I did apply to the Royal Socy. some time ago—and they gave me £50, a princely sum for me then. I hope to be a subsr to that fund some day—soon.2
Let me send you the Suppt. Eng. Boty. You may not care for British plants, but few men have taught us so much of their true meaning—& the causes of the local distribution of species. I believe in you heartily, half way.
It will cost me nothing—so I shall send it. I believe few works on Botany can boast better plates—and if I can only get the means I will finish it, please God, before another two years are out.3
I am obliged to write: for we never see you at the Geol. Socy. and tomorrow, Wednesday, is our last meeting for the season. Can you not come. We have few philosophers among us. Even Huxley has cut us, and Phillips seldom comes. We have only raw material except Lyell & one or two others. Think of it, & dont let it go down.4
There is a glut of papers on Wednesday & I shall exhibit the oldest certain fossil known—a Lingula from the red Cambrian rocks.5
Eozoon is very mythical indeed.
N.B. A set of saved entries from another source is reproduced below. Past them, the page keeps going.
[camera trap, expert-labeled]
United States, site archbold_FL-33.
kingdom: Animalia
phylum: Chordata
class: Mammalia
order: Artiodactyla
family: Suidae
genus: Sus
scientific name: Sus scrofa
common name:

Rupert Jones says it will pass next into the superstitious stage, & then the positive— But I am all but positive it is mineral only, & have held that from the first—no proof you will say that the opinion is just.6
Yours ever truly, & obliged | J. W. Salter
C. Darwin Esqre
Offers to send parts of J. Syme, English botany [1863–86] in appreciation of CD’s aid.
Comments on CD’s species theory.
Will exhibit Cambrian fossil at next meeting of Geological Society.